De RGB-kleurmodus van Photoshop maakt gebruik van het RGB-model, waarbij een intensiteitswaarde wordt toegewezen aan elke pixel. In afbeeldingen met 8 bits per kanaal varieert de intensiteitswaarde van 0 (zwart) tot 255 (wit) voor alle RGB-componenten (rood, groen, blauw) in een kleurenafbeelding. Zo heeft een helderrode kleur bijvoorbeeld een R-waarde van 246, een G-waarde van 20 en een B-waarde van 50. Wanneer de waarden van de drie kleuren gelijk zijn, is het resultaat een neutrale grijstint. Wanneer de waarde van alle componenten 255 is, is het resultaat zuiver wit en bij een waarde van 0 is het resultaat zuiver zwart.

RGB-afbeeldingen gebruiken drie kleuren, of kanalen, om kleuren op het scherm weer te geven. In afbeeldingen met 8 bits per kanaal komt dit met drie kanalen neer op 24 bits (8 bits x 3 kanalen) met kleurinformatie per pixel. Met 24-bits afbeeldingen kunnen de drie kanalen maar liefst 16,7 miljoen kleuren per pixel reproduceren. Met 48-bits en 96-bits afbeeldingen (respectievelijk 16 en 32 bits per kanaal) kunnen nog meer kleuren worden geproduceerd. Het RGB-model is niet alleen de standaardmodus voor nieuwe Photoshop-afbeeldingen, maar het wordt bovendien door computermonitoren gebruikt voor de kleurweergave. Dit betekent dat afbeeldingen die in andere kleurmodi worden bewerkt, bijvoorbeeld CMYK, tijdelijk in de RGB-modus worden omgezet voor weergave op het scherm.

Hoewel RGB het standaard kleurmodel is, kan het precieze aantal kleuren afhankelijk van de toepassing en de weergaveapparatuur variëren. De RGB-kleurmodus van Photoshop is afhankelijk van de werkruimte-instellingen die u in het dialoogvenster Kleurinstellingen hebt opgegeven.

CMYK-kleurmodus

In de CMYK-modus krijgt elke pixel een procentuele waarde voor elk van de procesinkten. De lichtste kleuren (hooglichten) krijgen lage percentages procesinktkleuren toegewezen en de donkere kleuren (schaduwen) hogere percentages. Een helder rood kan bijvoorbeeld 2% cyaan, 93% magenta, 90% geel en 0% zwart bevatten. In CMYK-afbeeldingen ontstaat wit wanneer alle vier componenten een waarde van 0% hebben.
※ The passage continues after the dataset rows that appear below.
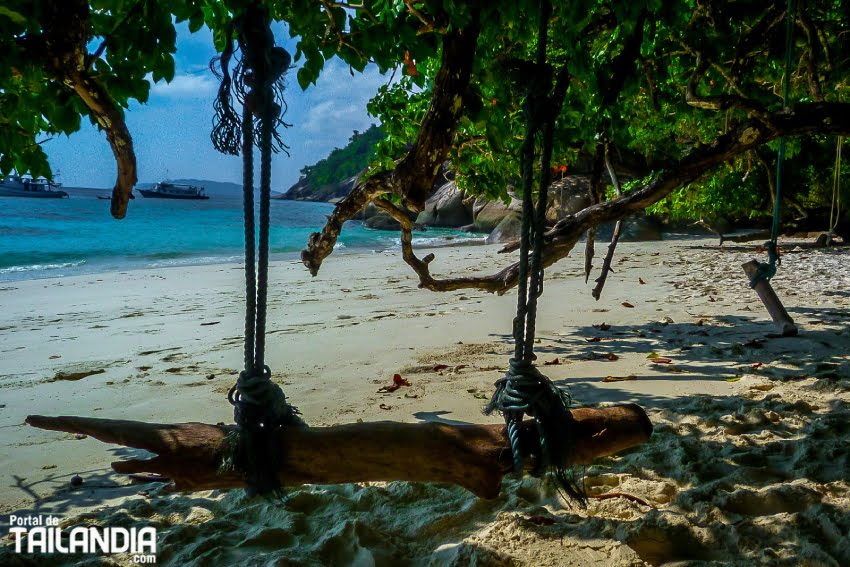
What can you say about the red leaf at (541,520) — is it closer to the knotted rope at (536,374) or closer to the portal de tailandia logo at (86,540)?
the knotted rope at (536,374)

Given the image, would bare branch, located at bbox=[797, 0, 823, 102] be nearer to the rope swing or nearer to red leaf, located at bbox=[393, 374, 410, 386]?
red leaf, located at bbox=[393, 374, 410, 386]

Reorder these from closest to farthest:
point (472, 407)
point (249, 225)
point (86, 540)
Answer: point (249, 225) → point (86, 540) → point (472, 407)

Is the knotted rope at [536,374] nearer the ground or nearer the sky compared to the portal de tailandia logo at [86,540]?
nearer the sky

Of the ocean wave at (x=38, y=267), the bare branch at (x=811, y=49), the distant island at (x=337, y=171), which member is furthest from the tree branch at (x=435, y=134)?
the distant island at (x=337, y=171)

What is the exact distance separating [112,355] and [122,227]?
36.1 m

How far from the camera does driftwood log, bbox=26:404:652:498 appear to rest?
4.72 ft

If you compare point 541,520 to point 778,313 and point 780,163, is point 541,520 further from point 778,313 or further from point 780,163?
point 778,313

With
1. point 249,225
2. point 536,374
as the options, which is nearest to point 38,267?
point 249,225

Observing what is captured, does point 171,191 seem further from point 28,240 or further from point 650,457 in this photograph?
point 650,457

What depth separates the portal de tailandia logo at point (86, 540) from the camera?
2.26 meters

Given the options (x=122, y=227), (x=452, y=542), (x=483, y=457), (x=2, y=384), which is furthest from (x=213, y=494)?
(x=122, y=227)

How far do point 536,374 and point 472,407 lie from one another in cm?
231

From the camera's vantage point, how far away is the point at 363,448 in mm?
1486

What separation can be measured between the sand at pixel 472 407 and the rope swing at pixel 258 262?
14.5 inches
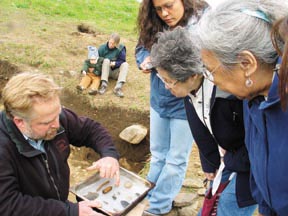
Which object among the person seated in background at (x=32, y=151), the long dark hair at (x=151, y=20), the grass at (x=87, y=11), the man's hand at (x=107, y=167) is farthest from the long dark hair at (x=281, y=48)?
the grass at (x=87, y=11)

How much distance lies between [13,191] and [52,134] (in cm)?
37

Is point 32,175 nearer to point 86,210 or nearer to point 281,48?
point 86,210

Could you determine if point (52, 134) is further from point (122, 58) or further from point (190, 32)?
point (122, 58)

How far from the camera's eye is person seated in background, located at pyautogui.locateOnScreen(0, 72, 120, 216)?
191 centimetres

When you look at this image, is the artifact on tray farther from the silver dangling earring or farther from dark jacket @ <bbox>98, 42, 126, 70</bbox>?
dark jacket @ <bbox>98, 42, 126, 70</bbox>

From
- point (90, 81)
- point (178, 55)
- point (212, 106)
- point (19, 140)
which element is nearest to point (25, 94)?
point (19, 140)

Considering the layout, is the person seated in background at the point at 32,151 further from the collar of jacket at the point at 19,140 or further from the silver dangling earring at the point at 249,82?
the silver dangling earring at the point at 249,82

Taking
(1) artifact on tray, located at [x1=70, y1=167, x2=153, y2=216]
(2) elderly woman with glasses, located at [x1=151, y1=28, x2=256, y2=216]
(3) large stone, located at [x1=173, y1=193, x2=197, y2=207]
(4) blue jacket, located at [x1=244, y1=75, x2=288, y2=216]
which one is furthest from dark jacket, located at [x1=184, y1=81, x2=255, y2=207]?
(3) large stone, located at [x1=173, y1=193, x2=197, y2=207]

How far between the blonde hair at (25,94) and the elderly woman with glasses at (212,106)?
716 mm

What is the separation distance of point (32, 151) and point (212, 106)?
41.8 inches

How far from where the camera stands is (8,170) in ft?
6.25

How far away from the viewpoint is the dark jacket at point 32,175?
6.26 feet

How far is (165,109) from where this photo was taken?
298 centimetres

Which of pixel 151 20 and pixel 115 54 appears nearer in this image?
pixel 151 20
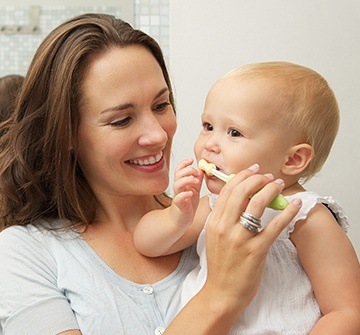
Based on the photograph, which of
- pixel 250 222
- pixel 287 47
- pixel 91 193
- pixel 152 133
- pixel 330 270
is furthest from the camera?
pixel 287 47

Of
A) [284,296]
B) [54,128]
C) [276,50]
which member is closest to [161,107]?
[54,128]

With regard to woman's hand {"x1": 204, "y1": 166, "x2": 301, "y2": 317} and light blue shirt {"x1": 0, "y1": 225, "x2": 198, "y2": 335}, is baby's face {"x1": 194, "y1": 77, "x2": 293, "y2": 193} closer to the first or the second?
woman's hand {"x1": 204, "y1": 166, "x2": 301, "y2": 317}

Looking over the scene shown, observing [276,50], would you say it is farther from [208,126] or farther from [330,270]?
[330,270]

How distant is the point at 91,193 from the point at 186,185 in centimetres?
35

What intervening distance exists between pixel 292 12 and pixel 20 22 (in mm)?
1184

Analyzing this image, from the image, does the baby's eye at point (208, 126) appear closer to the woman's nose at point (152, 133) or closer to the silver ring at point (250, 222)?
the woman's nose at point (152, 133)

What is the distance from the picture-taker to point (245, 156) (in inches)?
48.3

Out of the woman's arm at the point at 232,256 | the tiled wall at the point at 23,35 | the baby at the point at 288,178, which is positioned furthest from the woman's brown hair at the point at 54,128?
the tiled wall at the point at 23,35

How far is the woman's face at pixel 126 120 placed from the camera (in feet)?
4.48

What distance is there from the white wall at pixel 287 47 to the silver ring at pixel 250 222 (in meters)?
1.14

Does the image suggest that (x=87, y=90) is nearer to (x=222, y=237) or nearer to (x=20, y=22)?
(x=222, y=237)

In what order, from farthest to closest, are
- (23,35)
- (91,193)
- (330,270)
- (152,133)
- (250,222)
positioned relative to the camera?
(23,35), (91,193), (152,133), (330,270), (250,222)

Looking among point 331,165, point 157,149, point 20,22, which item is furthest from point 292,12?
point 20,22

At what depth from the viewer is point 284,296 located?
1276mm
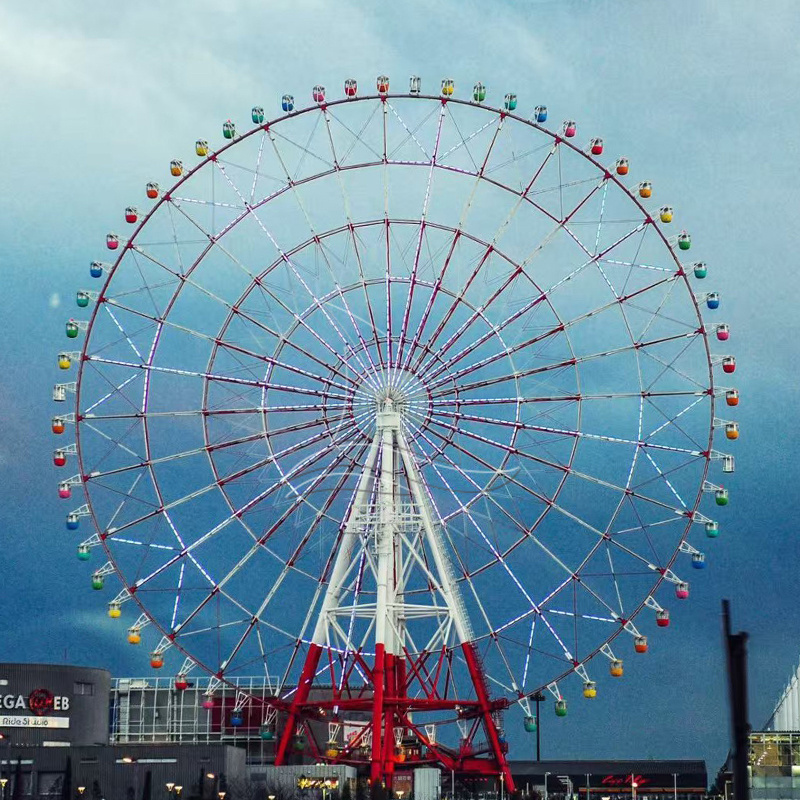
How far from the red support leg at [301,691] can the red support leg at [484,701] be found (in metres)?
6.80

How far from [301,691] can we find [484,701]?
27.6ft

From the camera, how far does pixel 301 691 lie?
214 feet

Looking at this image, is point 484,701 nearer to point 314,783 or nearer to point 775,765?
point 314,783

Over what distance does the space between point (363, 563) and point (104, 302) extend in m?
16.3

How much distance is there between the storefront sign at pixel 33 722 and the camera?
8069cm

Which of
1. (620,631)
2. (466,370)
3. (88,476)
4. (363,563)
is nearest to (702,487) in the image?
(620,631)

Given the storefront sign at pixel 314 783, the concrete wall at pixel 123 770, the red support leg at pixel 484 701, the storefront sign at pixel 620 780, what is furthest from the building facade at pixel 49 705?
the storefront sign at pixel 620 780

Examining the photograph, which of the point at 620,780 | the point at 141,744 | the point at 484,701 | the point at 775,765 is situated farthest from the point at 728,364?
the point at 620,780

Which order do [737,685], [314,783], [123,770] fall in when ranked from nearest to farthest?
[737,685]
[123,770]
[314,783]

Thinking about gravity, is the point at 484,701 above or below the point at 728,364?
below

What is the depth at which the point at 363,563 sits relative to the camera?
213 feet

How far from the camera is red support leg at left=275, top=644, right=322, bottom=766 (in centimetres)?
6469

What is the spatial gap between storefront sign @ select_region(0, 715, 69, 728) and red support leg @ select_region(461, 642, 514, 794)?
98.5 ft

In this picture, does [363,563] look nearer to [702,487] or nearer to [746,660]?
[702,487]
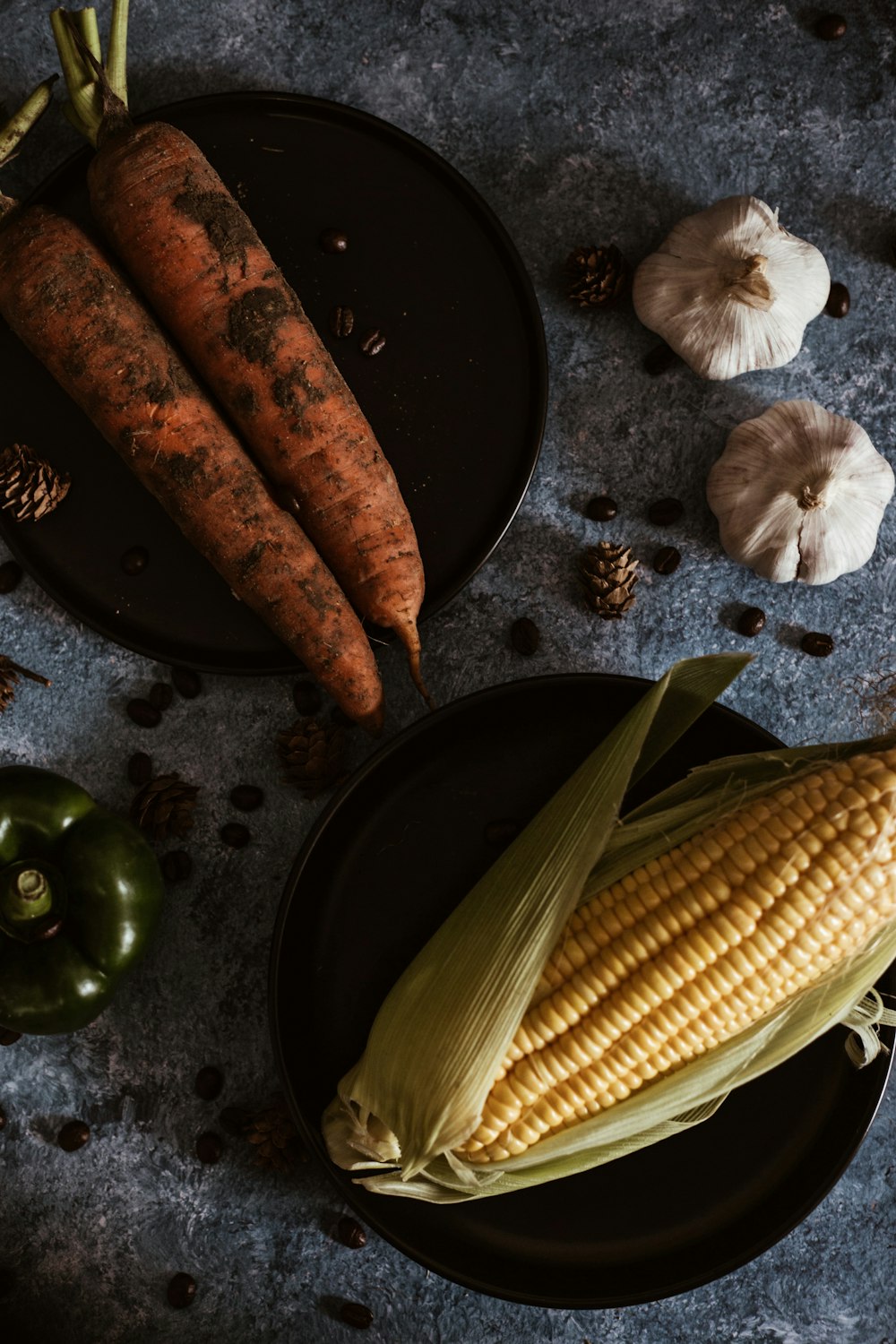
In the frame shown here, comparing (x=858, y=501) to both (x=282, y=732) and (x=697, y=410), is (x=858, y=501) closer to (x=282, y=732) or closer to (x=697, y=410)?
(x=697, y=410)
Gebruik de CMYK-modus wanneer u een afbeelding voorbereidt die wordt afgedrukt met gebruik van proceskleuren. Bij de omzetting van een RGB-afbeelding naar CMYK wordt een kleurscheiding gemaakt. Als u met een RGB-afbeelding begint, kunt u deze het best eerst in de RGB-modus bewerken. Wanneer het bewerken is voltooid, zet u de afbeelding om in CMYK. In de RGB-modus kunt u met de opdrachten van Instellen proef de effecten van een omzetting in CMYK bekijken zonder de afbeeldingsgegevens te wijzigen. U kunt de CMYK-modus ook gebruiken om direct te werken met CMYK-afbeeldingen die zijn gescand of geïmporteerd vanuit geavanceerde systemen.
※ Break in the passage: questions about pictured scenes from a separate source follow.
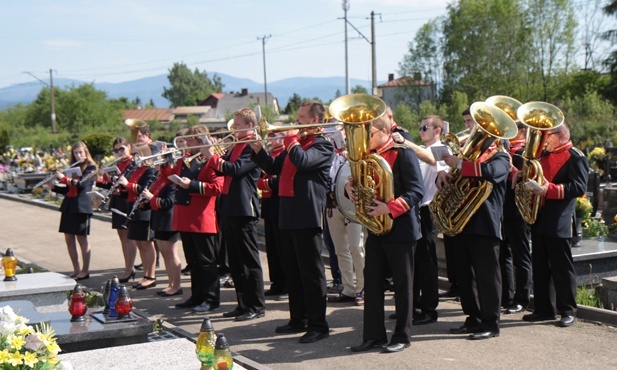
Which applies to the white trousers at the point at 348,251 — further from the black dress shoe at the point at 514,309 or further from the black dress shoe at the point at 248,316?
the black dress shoe at the point at 514,309

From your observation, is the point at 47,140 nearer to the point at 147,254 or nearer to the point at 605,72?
the point at 605,72

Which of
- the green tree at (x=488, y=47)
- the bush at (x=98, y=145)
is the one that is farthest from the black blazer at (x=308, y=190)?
the green tree at (x=488, y=47)

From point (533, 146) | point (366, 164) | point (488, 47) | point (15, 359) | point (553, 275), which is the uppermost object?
point (488, 47)

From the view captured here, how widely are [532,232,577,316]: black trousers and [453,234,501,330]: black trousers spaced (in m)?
0.67

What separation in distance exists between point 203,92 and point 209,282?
170 meters

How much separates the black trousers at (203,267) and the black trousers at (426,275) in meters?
2.17

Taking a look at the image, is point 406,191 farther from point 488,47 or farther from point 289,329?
point 488,47

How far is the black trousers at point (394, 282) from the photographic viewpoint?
6629 millimetres

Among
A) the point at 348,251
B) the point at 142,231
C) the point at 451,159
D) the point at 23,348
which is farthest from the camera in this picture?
the point at 142,231

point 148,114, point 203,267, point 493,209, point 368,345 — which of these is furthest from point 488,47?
point 148,114

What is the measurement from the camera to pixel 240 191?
314 inches

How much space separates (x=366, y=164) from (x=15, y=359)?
10.6 ft

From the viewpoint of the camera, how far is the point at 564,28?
182 ft

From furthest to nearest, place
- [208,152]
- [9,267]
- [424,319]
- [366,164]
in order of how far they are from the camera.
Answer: [208,152] < [9,267] < [424,319] < [366,164]
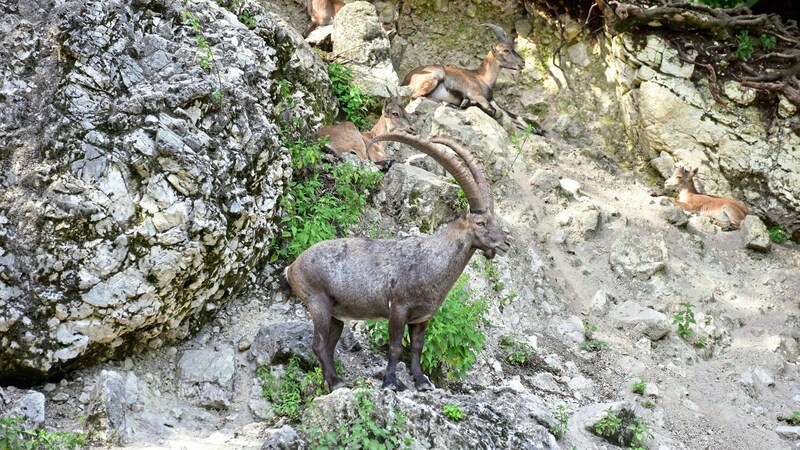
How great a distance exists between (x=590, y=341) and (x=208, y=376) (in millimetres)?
4669

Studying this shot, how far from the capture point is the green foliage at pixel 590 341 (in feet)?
32.1

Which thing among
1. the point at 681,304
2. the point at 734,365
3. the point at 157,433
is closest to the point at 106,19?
the point at 157,433

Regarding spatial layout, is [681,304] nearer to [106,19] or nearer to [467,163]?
[467,163]

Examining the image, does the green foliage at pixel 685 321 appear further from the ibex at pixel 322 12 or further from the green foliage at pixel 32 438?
the green foliage at pixel 32 438

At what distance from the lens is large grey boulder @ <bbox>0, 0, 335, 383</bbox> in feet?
22.2

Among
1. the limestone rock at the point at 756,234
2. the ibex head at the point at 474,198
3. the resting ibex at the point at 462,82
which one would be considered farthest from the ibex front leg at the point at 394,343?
the limestone rock at the point at 756,234

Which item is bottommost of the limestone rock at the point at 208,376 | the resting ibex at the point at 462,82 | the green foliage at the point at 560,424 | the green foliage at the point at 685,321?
the green foliage at the point at 685,321

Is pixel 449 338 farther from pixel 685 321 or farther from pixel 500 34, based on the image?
pixel 500 34

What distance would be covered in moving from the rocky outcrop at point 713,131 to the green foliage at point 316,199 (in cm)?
502

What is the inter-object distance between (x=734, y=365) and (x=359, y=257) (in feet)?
18.1

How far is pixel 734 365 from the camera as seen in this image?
10.1 meters

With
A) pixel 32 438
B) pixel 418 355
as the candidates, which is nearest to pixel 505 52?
pixel 418 355

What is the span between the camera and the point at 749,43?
1307 centimetres

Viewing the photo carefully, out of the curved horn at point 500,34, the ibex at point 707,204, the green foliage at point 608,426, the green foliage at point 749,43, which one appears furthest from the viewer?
the curved horn at point 500,34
Hoewel CMYK een standaard kleurmodel is, hangt het precieze aantal kleuren af van de drukpers en de afdrukcondities. De CMYK-kleurmodus van Photoshop is afhankelijk van de werkruimte-instellingen die u in het dialoogvenster Kleurinstellingen hebt opgegeven.

Lab-kleurmodus

Het CIE L*a*b*-kleurmodel (Lab) is gebaseerd op de menselijke perceptie van kleur. De numerieke waarden van Lab beschrijven alle kleuren die een persoon met een normaal gezichtsvermogen kan waarnemen. Aangezien het Lab-model beschrijft hoe een kleur eruitziet en niet hoeveel van een bepaalde kleurstof een apparaat (beeldscherm, desktopprinter of digitale camera) nodig heeft om kleuren te produceren, wordt Lab als een apparaatonafhankelijk kleurmodel beschouwd. Kleurbeheersystemen gebruiken Lab als kleurverwijzing om te kunnen voorspellen wat er gebeurt als een kleur wordt omgezet van de ene kleurruimte naar de andere.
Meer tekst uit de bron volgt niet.